Set problem: Extract each line of the material that contains the string "photograph", with case counting.

Data lines:
..........

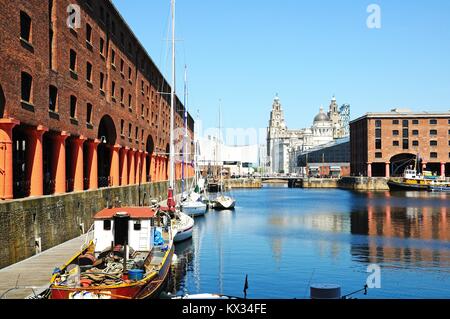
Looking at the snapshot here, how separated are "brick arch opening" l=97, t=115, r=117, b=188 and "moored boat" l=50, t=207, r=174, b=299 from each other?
1011 inches

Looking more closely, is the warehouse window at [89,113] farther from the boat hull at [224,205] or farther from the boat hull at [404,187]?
the boat hull at [404,187]

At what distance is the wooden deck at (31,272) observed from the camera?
20.2 meters

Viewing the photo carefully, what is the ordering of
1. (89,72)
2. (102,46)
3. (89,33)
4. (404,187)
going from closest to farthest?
(89,33) → (89,72) → (102,46) → (404,187)

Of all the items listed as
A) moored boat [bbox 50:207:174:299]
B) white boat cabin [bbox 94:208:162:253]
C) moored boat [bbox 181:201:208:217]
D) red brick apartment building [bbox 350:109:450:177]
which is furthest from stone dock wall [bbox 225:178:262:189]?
white boat cabin [bbox 94:208:162:253]

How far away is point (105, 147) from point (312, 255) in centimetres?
2928

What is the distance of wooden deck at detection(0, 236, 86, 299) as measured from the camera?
2025 cm

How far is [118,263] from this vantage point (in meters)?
22.5

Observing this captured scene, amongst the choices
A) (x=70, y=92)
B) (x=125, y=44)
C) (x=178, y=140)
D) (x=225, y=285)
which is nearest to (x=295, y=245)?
(x=225, y=285)

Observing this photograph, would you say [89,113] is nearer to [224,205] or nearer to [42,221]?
[42,221]

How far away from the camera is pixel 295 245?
45.5 metres

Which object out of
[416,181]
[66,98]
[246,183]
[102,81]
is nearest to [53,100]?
[66,98]

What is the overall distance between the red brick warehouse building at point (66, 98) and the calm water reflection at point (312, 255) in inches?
439
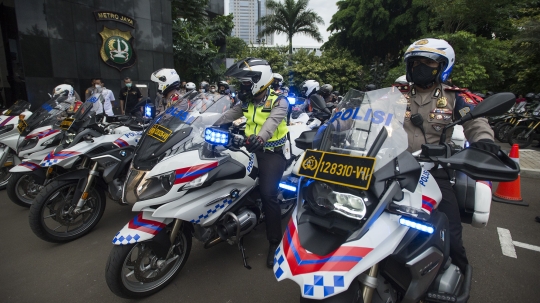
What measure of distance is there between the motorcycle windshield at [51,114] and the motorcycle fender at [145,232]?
129 inches

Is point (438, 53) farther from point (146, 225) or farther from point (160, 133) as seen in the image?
point (146, 225)

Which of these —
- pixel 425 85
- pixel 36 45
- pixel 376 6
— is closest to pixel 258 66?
pixel 425 85

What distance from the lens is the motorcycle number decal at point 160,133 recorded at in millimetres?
2660

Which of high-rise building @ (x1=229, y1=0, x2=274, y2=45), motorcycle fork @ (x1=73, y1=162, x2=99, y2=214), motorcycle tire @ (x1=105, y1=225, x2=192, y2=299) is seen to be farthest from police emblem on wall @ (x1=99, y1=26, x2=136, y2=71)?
high-rise building @ (x1=229, y1=0, x2=274, y2=45)

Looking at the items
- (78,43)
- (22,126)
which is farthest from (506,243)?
(78,43)

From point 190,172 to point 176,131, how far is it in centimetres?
50

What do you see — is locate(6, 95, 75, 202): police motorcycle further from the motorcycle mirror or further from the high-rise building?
the high-rise building

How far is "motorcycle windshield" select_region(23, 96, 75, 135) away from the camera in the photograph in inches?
181

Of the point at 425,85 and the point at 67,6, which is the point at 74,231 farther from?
the point at 67,6

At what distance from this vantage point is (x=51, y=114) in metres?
4.65

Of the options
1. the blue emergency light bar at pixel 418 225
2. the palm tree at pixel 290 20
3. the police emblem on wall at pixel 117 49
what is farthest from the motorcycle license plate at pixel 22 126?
the palm tree at pixel 290 20

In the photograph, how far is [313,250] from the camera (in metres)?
1.40

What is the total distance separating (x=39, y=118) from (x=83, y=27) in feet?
29.4

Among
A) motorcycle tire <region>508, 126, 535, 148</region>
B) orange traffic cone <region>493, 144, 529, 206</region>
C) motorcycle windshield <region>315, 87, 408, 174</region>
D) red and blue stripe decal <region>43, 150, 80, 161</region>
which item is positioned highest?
motorcycle windshield <region>315, 87, 408, 174</region>
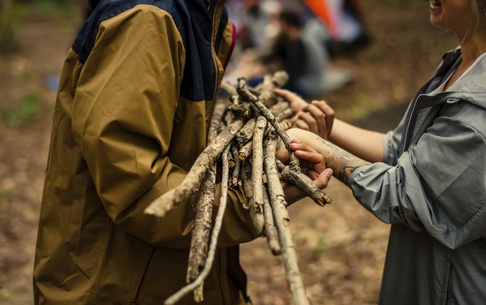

..........

Exercise result:
Observing this photograph, would you say [89,113] is nearer to [224,205] or nearer to [42,221]?
How far is "motorcycle windshield" select_region(23, 96, 75, 135) away from the camera in the photograph in inches?
In the photograph, how far is [313,250] from the camera (in metres)?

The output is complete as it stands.